STATED EXERCISE:
Rewrite the rows below, replacing every instance of "beach towel" with "picnic blanket" and leaving all other text unchanged. Omit the pictures from your answer.

DATA IN THIS EXERCISE:
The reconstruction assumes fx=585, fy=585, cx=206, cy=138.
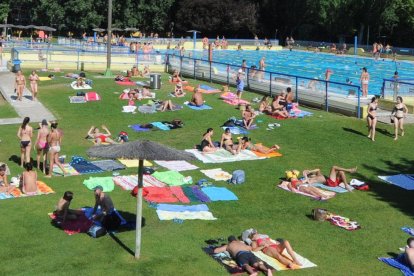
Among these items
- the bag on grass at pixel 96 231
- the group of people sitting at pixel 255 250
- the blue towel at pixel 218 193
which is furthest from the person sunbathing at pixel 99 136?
the group of people sitting at pixel 255 250

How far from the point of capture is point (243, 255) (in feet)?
32.1

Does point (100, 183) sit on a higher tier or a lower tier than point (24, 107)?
lower

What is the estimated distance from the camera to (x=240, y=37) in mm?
80375

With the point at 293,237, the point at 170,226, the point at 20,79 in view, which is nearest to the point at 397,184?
the point at 293,237

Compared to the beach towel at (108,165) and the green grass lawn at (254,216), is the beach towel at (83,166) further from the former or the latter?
the green grass lawn at (254,216)

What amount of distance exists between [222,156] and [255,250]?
286 inches

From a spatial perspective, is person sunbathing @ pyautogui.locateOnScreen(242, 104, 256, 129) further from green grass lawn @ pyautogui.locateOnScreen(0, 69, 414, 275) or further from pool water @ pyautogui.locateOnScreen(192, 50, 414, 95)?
pool water @ pyautogui.locateOnScreen(192, 50, 414, 95)

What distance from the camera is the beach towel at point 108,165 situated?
15.8 m

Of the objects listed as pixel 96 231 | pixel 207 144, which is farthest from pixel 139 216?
pixel 207 144

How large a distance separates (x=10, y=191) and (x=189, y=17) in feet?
212

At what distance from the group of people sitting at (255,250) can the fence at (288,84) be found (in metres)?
13.2

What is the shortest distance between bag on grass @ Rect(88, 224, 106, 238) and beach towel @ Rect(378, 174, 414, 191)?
26.9 feet

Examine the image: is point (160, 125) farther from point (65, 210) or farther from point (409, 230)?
point (409, 230)

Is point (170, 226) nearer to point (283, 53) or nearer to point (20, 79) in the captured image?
point (20, 79)
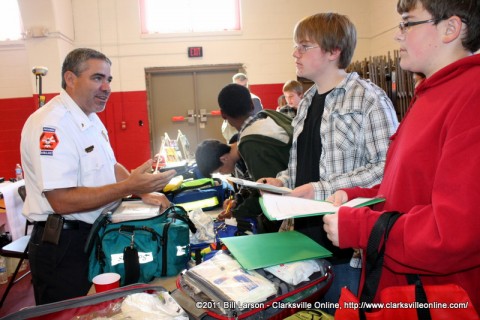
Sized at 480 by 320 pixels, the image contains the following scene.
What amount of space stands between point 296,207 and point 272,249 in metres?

SOLUTION BELOW:
The reconstruction assumes fx=585, fy=585, cx=206, cy=138.
Among these items
- the bag on grass at pixel 96 231
- the group of people sitting at pixel 255 250
- the blue towel at pixel 218 193
which is furthest from the person sunbathing at pixel 99 136?
the group of people sitting at pixel 255 250

How far from the point of capture is point (243, 255) (in feet)?
32.1

Does point (100, 183) sit on a higher tier or a lower tier than point (24, 107)?
lower

What is the estimated distance from the camera to (x=240, y=37) in mm?
80375

With the point at 293,237, the point at 170,226, the point at 20,79 in view, which is nearest to the point at 397,184?
the point at 293,237

Compared to the picnic blanket at (108,165) and the green grass lawn at (254,216), is the picnic blanket at (83,166) further from the former or the latter?
the green grass lawn at (254,216)

What amount of distance exists between [222,156] and [255,250]?
286 inches

From a spatial perspective, is person sunbathing @ pyautogui.locateOnScreen(242, 104, 256, 129) further from green grass lawn @ pyautogui.locateOnScreen(0, 69, 414, 275) or further from pool water @ pyautogui.locateOnScreen(192, 50, 414, 95)?
pool water @ pyautogui.locateOnScreen(192, 50, 414, 95)

What distance from the camera is the picnic blanket at point 108,165 situated?
15.8 m

Of the objects listed as pixel 96 231 | pixel 207 144, which is farthest from pixel 139 216?
pixel 207 144

How large a distance separates (x=10, y=191) and (x=189, y=17) in feet?
212

At what distance from the group of people sitting at (255,250) can the fence at (288,84) be found (in metres)?
13.2

What is the shortest distance between bag on grass @ Rect(88, 224, 106, 238) and picnic blanket @ Rect(378, 174, 414, 191)?
26.9 feet

Examine the image: is point (160, 125) farther from point (65, 210) or farther from point (409, 230)?
point (409, 230)

Is point (170, 226) nearer to point (283, 53) or nearer to point (20, 79) in the captured image?
point (20, 79)
Sized at 480 by 320 pixels, the image contains the following scene.
What amount of space stands between point 296,207 and point 272,249 in metres?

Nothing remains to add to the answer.